── RECORD EXTRACTS

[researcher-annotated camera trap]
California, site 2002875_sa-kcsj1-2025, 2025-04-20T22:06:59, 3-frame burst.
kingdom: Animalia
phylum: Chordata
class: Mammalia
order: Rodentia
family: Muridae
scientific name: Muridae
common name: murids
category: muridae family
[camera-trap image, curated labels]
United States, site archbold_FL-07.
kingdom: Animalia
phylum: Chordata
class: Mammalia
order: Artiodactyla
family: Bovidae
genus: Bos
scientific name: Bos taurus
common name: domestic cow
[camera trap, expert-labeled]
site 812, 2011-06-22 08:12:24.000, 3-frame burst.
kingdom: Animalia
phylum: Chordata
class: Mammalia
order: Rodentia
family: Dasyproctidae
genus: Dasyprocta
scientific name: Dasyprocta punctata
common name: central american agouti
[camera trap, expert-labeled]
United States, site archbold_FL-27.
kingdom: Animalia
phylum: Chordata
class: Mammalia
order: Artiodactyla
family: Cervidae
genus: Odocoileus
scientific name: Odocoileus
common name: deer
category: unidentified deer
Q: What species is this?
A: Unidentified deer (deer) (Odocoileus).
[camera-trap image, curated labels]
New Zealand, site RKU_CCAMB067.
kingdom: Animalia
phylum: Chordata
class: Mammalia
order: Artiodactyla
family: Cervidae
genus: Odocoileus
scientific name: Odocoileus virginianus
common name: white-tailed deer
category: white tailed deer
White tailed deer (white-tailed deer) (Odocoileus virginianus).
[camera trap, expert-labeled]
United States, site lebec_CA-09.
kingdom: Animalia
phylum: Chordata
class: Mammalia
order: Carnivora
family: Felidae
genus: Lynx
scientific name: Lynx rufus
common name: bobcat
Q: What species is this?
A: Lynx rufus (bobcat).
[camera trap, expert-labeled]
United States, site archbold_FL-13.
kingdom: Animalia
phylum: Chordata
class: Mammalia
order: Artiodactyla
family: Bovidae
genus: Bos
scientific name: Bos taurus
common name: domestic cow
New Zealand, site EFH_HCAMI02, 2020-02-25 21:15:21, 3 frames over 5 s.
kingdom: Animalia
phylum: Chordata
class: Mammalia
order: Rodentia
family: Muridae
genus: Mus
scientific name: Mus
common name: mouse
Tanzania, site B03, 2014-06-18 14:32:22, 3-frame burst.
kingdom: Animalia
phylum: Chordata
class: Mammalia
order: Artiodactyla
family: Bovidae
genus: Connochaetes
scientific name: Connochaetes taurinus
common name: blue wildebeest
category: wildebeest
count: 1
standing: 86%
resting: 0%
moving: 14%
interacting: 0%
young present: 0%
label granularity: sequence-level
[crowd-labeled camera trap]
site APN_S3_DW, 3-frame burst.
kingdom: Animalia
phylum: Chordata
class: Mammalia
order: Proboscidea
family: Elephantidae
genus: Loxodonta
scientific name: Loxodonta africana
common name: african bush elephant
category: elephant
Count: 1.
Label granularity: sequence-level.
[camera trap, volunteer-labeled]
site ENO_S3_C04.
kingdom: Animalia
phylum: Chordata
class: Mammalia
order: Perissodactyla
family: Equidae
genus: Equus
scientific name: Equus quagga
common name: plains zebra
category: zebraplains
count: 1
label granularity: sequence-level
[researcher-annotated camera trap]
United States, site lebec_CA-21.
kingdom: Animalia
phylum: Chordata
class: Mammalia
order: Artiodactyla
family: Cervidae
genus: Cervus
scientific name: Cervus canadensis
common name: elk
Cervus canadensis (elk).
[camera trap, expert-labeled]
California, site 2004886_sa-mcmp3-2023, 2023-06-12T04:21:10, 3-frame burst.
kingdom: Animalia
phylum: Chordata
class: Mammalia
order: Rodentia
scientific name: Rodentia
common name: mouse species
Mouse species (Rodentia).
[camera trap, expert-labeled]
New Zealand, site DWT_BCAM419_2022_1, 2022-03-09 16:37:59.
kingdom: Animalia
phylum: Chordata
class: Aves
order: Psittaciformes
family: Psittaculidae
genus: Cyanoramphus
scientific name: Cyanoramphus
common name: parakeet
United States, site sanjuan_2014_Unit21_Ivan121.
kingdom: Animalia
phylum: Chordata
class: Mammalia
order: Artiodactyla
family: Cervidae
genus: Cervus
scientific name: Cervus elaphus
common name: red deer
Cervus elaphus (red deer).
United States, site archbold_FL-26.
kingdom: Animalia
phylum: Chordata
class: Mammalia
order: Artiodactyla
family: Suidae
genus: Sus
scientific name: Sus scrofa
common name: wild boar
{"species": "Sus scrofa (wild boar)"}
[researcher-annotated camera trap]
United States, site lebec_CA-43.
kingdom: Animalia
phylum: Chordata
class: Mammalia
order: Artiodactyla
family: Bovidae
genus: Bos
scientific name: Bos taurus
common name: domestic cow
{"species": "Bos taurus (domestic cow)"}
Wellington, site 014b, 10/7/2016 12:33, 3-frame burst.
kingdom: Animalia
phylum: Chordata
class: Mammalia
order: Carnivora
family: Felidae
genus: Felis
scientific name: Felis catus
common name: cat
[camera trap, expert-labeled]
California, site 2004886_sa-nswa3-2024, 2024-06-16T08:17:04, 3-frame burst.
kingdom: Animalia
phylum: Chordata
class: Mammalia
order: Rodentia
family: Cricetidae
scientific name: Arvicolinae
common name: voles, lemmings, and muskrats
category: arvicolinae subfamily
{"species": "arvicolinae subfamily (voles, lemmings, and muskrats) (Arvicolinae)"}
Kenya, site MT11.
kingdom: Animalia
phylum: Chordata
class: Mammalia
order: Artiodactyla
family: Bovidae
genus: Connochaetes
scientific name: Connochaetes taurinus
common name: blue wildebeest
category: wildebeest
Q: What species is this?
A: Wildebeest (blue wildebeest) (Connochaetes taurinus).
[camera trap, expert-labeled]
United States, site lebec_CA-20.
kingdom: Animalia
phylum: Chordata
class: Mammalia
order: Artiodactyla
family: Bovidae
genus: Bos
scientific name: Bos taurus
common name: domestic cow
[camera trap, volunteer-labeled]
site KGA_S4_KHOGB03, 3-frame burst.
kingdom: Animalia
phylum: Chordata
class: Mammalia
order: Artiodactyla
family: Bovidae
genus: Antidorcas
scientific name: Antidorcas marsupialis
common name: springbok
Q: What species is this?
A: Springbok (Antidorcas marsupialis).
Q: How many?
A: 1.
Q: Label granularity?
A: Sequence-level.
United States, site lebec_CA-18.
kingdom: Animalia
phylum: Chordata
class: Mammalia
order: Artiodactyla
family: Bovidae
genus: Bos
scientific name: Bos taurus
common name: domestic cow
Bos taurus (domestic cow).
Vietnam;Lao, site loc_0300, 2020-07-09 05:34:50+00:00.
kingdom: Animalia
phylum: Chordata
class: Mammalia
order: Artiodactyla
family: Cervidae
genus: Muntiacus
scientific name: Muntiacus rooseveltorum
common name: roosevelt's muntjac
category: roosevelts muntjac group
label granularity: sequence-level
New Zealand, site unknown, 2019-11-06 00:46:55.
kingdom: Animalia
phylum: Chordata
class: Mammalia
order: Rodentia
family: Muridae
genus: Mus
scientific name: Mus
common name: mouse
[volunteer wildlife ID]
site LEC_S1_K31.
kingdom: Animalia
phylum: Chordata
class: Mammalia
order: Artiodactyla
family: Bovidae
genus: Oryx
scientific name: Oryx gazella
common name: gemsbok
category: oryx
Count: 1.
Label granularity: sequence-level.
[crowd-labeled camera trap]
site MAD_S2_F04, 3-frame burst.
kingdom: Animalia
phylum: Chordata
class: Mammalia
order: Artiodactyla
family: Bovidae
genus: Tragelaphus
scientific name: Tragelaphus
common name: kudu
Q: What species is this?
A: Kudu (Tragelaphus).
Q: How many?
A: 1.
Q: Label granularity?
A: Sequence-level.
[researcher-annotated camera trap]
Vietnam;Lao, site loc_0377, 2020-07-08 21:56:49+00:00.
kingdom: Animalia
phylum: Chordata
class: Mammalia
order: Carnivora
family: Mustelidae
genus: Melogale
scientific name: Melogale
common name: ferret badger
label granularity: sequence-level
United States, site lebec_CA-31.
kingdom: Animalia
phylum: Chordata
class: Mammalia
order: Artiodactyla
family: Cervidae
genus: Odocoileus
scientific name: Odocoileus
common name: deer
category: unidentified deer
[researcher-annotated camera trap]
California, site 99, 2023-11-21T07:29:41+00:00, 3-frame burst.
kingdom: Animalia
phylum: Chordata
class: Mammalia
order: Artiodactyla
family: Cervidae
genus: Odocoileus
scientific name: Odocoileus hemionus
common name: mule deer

────

ACTIVITY: With the line that has "scientific name: Oryx gazella" as the first and the line that has "common name: kudu" as the last, repeat exactly that run of lines above and no more.

RESPONSE TO THE EXERCISE:
scientific name: Oryx gazella
common name: gemsbok
category: oryx
Count: 1.
Label granularity: sequence-level.
[crowd-labeled camera trap]
site MAD_S2_F04, 3-frame burst.
kingdom: Animalia
phylum: Chordata
class: Mammalia
order: Artiodactyla
family: Bovidae
genus: Tragelaphus
scientific name: Tragelaphus
common name: kudu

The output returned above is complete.